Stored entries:
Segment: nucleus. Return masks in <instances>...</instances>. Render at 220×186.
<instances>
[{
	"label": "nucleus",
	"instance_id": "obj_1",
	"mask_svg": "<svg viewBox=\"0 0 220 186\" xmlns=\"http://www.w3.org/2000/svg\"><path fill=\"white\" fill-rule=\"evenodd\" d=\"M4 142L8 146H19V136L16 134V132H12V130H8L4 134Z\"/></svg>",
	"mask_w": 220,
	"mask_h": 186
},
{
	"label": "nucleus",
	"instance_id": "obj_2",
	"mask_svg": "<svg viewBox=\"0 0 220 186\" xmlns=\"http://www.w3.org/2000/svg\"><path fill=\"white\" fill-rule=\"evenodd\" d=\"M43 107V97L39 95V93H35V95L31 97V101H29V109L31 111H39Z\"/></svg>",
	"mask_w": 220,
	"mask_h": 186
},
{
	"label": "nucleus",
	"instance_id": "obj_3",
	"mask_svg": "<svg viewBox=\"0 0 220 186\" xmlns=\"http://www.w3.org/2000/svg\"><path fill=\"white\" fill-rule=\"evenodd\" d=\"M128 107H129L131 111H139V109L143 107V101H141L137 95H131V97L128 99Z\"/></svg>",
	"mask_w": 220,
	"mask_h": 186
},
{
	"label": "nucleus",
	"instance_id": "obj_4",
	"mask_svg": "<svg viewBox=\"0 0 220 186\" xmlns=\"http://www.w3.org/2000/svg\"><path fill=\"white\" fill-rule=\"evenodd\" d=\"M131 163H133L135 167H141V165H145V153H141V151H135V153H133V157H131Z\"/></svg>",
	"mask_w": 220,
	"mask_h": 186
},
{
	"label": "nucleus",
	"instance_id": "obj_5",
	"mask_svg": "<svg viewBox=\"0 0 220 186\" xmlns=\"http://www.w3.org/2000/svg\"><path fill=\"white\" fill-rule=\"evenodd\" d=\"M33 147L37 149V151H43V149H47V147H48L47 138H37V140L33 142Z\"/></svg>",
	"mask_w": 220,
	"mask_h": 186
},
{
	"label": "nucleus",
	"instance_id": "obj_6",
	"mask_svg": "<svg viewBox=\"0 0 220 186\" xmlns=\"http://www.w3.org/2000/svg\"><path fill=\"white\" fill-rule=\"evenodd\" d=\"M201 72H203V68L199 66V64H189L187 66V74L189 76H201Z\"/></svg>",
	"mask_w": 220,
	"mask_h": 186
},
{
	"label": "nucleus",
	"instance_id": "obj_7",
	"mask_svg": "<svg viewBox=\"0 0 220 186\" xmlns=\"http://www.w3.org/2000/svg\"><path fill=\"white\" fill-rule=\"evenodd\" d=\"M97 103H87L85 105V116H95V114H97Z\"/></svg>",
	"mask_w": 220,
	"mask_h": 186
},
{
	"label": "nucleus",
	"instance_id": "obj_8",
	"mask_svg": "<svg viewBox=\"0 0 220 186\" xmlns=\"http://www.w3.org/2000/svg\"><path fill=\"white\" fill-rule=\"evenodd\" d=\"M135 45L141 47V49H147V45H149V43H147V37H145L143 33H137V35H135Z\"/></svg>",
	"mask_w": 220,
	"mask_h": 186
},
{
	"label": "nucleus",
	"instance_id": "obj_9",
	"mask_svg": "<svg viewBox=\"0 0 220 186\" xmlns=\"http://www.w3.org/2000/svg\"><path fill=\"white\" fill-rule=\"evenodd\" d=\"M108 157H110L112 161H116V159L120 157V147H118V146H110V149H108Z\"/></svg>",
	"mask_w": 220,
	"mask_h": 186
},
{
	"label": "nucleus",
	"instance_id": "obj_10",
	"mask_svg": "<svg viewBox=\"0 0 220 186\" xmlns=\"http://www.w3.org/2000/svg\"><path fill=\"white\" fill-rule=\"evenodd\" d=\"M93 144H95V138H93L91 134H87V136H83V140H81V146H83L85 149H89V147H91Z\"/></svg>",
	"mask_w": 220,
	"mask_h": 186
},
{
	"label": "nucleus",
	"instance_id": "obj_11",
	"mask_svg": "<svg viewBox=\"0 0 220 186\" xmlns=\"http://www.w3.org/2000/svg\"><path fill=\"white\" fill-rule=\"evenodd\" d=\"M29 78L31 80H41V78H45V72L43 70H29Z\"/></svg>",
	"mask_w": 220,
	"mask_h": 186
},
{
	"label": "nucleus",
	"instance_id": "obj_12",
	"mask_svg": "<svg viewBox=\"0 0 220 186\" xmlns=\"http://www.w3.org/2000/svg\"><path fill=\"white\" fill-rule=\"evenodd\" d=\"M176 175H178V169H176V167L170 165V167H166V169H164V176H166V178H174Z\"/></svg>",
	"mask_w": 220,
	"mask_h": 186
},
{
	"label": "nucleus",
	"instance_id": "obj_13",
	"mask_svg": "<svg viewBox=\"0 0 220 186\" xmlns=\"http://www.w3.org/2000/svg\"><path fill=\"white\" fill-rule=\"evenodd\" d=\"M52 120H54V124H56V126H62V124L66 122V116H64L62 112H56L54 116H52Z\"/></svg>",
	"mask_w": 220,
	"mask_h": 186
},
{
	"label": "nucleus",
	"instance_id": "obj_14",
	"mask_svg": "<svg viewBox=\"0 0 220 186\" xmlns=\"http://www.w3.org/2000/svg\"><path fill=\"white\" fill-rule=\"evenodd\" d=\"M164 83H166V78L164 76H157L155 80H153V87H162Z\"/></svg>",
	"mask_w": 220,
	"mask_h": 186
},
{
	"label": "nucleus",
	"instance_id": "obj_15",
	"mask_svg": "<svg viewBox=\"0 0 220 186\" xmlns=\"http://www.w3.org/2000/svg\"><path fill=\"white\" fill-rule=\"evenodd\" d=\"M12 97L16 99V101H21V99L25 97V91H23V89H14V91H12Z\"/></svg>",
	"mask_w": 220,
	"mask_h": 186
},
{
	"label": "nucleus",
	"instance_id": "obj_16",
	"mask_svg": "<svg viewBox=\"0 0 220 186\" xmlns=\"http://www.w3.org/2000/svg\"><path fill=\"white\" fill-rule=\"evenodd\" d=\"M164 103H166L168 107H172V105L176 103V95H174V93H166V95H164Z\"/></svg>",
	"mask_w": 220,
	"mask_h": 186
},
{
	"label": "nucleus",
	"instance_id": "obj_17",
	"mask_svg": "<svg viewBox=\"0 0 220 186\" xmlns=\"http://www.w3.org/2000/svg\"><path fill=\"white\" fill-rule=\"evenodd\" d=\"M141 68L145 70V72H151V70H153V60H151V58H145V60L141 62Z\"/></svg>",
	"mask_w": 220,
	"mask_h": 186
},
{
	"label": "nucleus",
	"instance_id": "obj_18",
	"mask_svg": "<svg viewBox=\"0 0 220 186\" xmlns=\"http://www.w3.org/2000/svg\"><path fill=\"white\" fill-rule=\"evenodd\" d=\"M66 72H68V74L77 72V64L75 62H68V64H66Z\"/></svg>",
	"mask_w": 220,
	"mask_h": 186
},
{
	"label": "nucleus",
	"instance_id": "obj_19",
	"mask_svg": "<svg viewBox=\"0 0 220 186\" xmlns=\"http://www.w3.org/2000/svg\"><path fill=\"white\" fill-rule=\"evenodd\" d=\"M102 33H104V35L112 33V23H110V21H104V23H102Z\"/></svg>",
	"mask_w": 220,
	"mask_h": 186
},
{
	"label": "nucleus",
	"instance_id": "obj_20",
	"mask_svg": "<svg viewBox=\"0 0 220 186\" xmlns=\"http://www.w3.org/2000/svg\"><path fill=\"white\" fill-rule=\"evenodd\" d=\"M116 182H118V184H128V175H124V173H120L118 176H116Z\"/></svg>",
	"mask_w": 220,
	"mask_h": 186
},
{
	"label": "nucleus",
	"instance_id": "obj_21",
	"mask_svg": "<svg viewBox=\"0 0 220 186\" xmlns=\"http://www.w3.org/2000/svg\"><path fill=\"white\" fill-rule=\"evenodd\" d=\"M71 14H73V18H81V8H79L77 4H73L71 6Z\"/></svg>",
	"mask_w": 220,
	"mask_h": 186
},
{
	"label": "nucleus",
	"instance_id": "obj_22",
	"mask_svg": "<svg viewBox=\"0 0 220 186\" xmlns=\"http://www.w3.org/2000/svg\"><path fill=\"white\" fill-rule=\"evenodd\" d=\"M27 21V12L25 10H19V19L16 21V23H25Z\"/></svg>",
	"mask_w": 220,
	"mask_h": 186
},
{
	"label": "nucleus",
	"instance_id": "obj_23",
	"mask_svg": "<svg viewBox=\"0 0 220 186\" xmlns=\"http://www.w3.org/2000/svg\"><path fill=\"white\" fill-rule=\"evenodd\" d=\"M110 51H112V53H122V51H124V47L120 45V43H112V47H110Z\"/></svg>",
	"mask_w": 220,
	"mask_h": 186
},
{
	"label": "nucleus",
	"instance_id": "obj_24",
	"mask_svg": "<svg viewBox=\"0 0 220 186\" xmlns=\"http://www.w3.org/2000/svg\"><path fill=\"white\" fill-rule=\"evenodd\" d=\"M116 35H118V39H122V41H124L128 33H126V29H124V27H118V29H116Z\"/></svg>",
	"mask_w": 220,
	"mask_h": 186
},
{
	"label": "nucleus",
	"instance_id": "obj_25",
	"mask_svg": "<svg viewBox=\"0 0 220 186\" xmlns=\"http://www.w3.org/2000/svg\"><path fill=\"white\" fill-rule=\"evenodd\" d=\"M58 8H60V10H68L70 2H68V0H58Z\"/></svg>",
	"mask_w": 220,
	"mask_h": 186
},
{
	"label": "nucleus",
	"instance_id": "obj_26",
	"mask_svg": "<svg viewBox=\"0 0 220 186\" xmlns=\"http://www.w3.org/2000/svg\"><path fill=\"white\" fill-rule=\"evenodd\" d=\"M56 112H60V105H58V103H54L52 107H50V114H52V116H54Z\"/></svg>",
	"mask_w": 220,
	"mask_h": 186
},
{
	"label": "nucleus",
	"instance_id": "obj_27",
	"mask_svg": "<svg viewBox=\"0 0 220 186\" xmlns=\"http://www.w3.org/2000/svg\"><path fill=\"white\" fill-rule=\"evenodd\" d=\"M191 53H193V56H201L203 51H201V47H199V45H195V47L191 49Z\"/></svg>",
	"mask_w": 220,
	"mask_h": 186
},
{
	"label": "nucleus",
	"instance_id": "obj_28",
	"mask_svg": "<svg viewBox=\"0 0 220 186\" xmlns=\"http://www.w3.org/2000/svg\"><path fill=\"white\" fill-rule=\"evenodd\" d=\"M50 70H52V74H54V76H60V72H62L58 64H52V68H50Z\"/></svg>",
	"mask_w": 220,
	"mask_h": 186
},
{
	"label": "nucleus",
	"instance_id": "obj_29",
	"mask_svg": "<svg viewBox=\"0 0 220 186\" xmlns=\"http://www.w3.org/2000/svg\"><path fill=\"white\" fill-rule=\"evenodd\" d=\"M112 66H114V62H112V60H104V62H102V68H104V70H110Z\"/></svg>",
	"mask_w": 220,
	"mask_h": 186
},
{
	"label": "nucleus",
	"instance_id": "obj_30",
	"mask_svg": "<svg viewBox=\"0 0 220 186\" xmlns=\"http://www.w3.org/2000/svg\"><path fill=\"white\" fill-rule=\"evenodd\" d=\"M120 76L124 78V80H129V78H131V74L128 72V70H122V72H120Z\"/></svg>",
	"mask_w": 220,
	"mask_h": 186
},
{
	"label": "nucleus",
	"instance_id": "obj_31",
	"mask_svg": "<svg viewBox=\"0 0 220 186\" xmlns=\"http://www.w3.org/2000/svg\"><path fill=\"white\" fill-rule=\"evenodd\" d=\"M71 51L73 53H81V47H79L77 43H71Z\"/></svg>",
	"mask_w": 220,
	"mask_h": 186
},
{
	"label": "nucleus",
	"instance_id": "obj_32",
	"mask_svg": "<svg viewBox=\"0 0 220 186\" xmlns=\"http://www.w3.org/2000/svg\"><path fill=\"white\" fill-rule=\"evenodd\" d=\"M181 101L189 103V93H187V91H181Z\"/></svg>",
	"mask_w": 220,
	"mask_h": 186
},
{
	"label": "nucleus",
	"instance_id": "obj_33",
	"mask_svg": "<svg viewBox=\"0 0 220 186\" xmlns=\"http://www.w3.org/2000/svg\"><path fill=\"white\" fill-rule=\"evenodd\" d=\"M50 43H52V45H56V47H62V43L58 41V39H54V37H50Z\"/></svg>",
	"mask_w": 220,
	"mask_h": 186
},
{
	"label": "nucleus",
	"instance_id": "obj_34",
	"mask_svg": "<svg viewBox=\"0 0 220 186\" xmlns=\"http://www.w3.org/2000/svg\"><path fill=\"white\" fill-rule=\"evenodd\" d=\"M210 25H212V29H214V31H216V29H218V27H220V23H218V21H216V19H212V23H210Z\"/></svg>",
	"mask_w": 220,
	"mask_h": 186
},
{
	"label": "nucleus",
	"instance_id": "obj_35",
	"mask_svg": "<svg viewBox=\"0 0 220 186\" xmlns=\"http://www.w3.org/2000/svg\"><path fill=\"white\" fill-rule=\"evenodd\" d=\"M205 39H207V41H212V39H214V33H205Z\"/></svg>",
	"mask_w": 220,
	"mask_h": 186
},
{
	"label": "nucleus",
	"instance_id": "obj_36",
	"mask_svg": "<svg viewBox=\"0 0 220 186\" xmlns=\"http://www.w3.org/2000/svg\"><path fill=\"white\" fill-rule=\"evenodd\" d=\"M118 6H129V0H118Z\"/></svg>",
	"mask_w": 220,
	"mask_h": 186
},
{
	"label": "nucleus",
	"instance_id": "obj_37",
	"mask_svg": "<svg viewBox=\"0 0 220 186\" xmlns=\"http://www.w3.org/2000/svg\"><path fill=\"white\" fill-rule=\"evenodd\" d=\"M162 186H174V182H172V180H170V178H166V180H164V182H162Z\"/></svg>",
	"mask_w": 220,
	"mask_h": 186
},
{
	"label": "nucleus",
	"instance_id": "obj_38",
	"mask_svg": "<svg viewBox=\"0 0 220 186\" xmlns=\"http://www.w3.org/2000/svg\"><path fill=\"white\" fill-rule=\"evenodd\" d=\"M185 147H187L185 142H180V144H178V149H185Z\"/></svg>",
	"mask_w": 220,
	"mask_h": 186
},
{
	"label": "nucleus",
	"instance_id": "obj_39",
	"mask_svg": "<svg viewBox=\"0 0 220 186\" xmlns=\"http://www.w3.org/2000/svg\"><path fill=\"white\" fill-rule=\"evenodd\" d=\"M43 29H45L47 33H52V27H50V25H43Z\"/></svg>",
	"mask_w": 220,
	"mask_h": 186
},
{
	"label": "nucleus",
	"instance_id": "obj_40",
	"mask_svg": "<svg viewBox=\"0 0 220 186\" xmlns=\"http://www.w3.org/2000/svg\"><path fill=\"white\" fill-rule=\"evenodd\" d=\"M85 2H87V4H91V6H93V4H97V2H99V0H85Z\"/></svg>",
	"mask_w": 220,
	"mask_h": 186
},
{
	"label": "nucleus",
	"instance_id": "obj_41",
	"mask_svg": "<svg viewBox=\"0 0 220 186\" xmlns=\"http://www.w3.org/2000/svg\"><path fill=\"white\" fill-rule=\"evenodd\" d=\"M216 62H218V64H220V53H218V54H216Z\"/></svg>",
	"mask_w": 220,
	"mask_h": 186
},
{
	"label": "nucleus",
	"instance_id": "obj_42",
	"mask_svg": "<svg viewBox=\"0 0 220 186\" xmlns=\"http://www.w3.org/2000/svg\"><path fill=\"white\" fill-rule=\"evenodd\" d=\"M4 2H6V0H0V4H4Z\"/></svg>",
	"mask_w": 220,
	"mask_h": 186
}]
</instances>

AIM - List each line above that contains the string "instances".

SOLUTION TO THIS TASK -
Segment: nucleus. Return masks in <instances>...</instances>. Render at 220×186.
<instances>
</instances>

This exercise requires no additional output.